→ **Task to complete**:
All that is wanted is the exact text of the lines below from the one with "Scary Black And White Halloween Theme Nails" through the one with "A balcony or terrace at Apartment Tina", inclusive, minus any pictures.

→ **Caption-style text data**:
+ + + + +
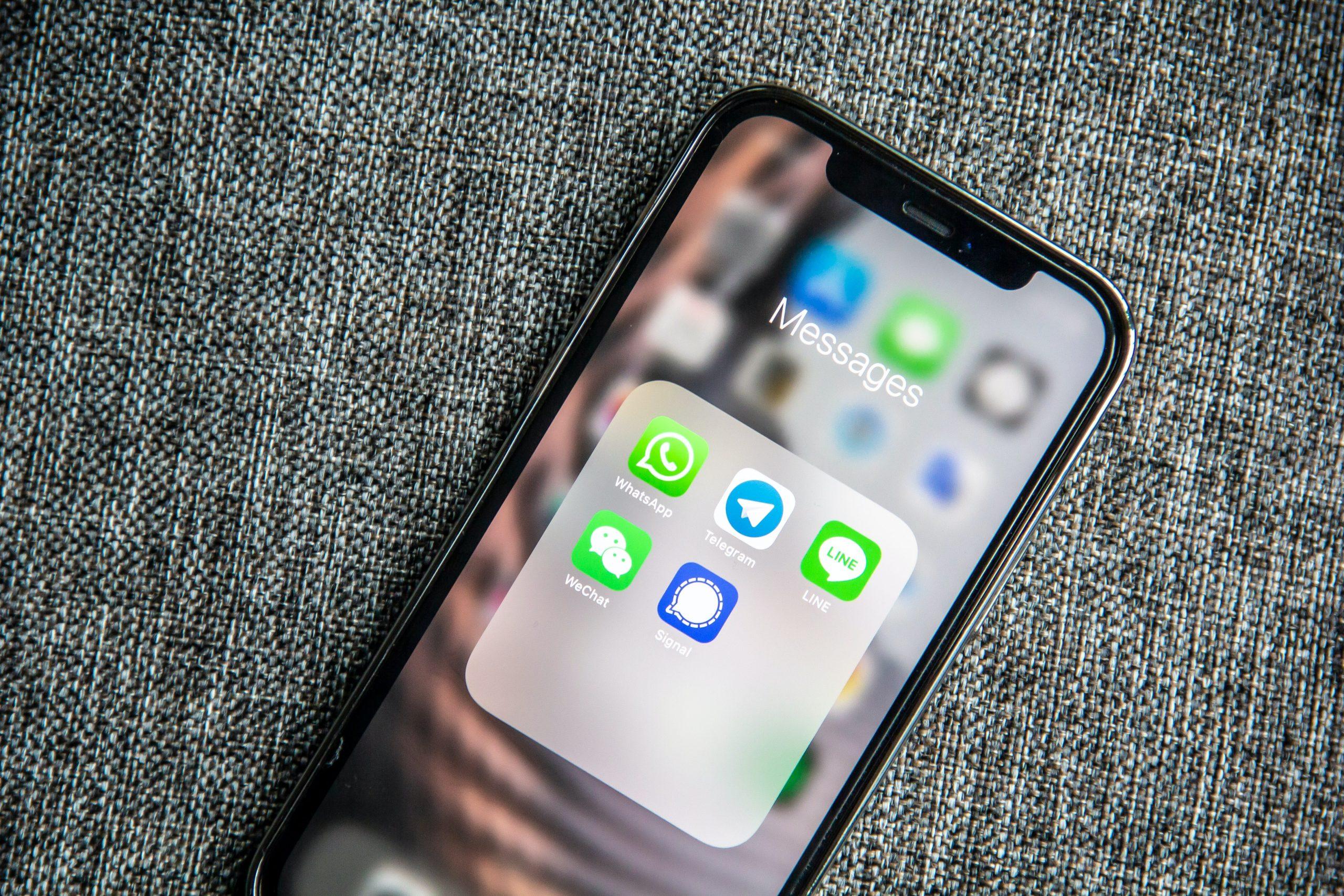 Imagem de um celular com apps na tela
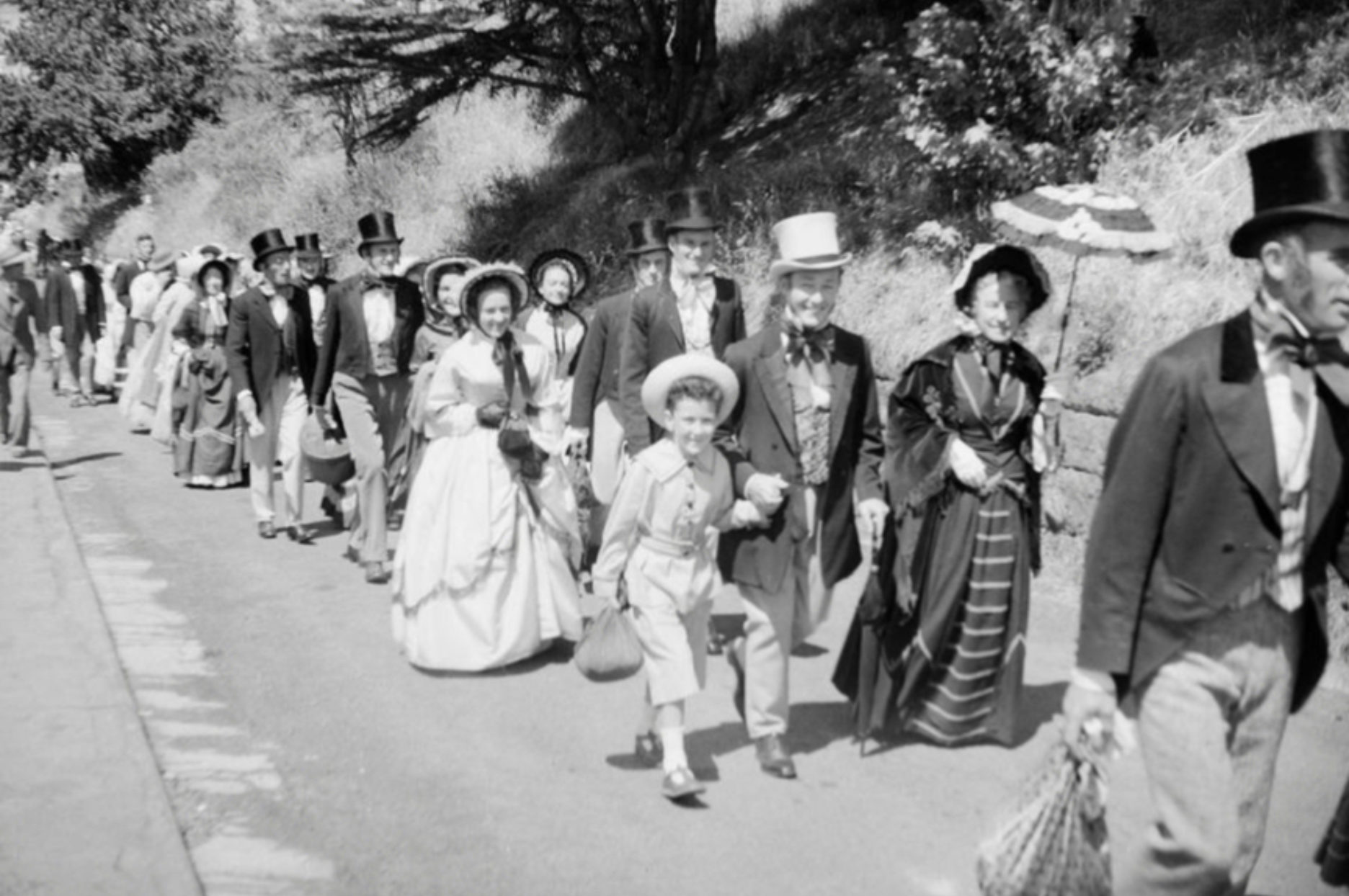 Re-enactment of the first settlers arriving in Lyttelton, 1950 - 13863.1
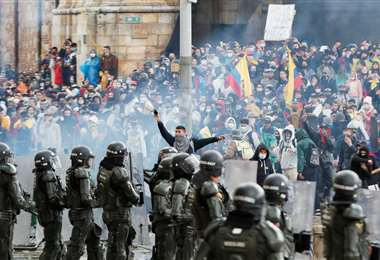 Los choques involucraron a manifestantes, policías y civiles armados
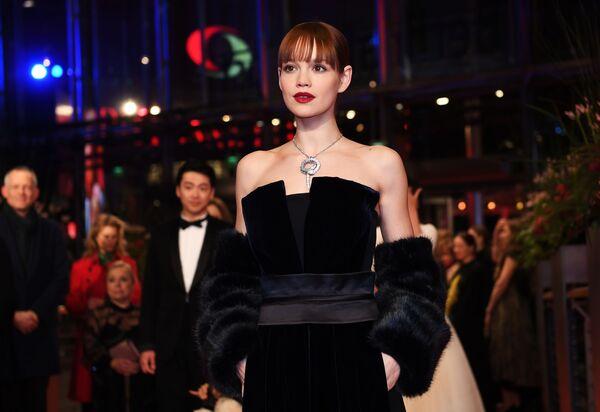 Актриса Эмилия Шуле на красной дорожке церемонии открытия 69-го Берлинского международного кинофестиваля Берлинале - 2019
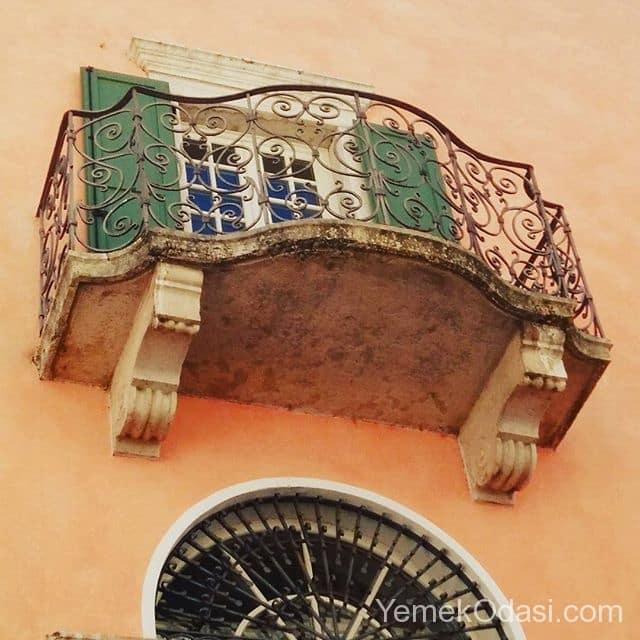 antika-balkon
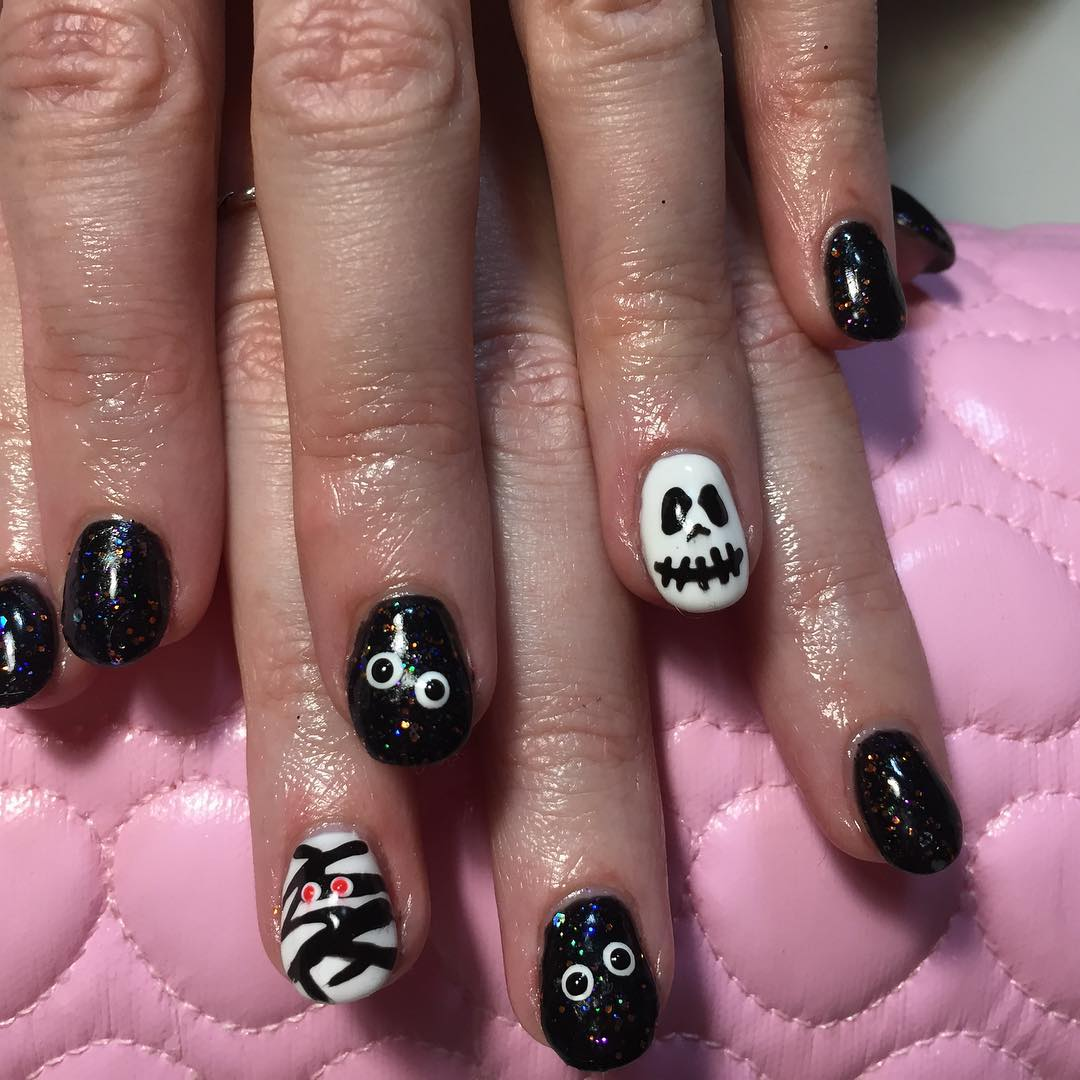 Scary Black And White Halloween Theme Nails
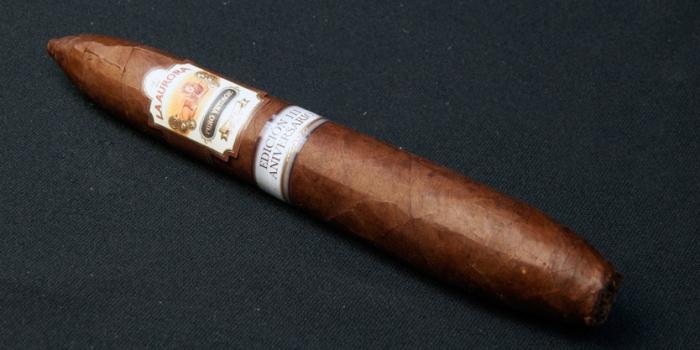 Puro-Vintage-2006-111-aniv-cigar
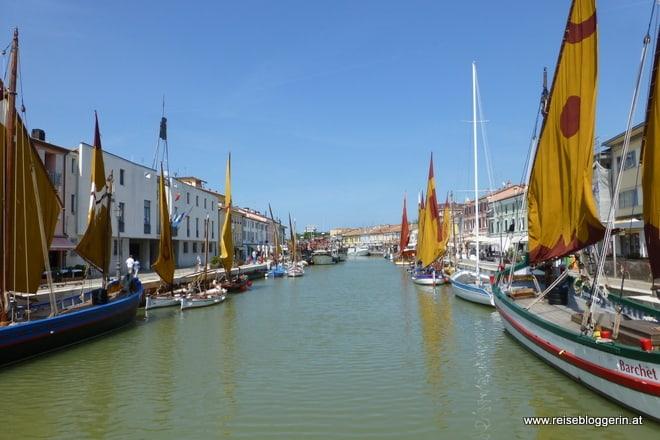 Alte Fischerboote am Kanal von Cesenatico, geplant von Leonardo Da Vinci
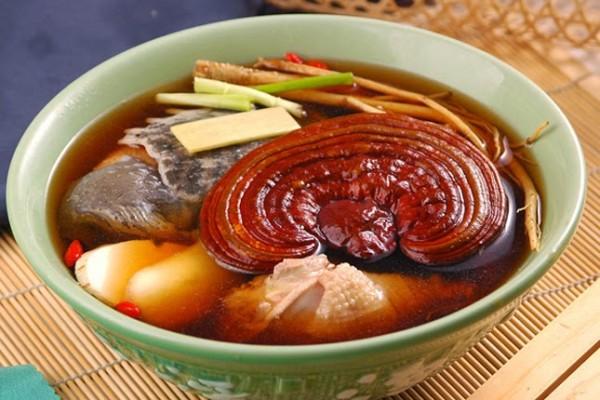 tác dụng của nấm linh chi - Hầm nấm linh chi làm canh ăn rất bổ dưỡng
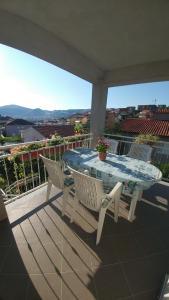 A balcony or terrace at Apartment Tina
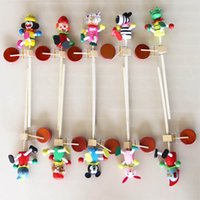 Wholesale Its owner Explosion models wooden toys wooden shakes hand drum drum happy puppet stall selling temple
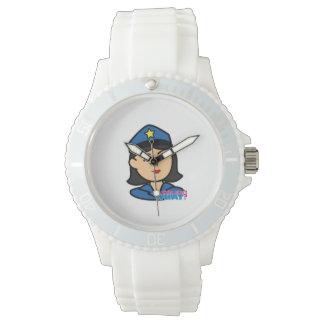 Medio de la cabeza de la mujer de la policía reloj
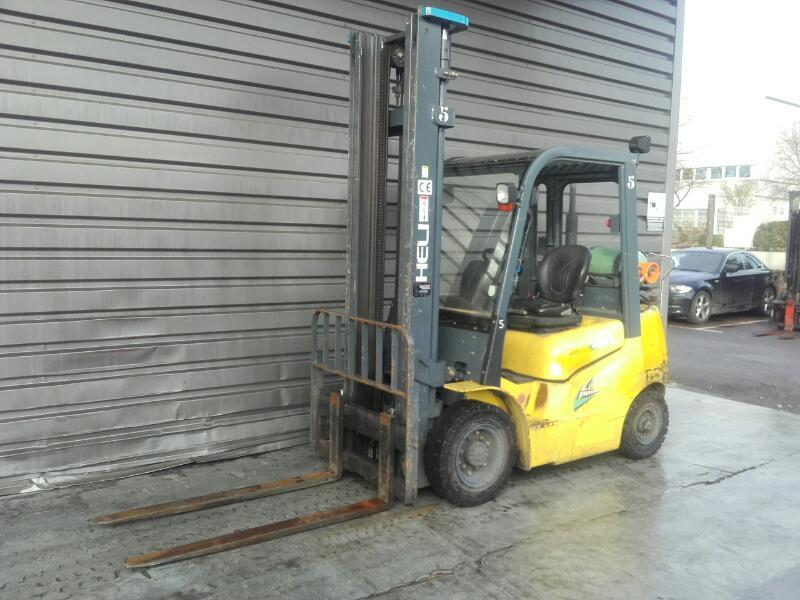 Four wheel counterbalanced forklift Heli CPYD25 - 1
+ + + + +
→ **Task output**:
 Scary Black And White Halloween Theme Nails
 Puro-Vintage-2006-111-aniv-cigar
 Alte Fischerboote am Kanal von Cesenatico, geplant von Leonardo Da Vinci
 tác dụng của nấm linh chi - Hầm nấm linh chi làm canh ăn rất bổ dưỡng
 A balcony or terrace at Apartment Tina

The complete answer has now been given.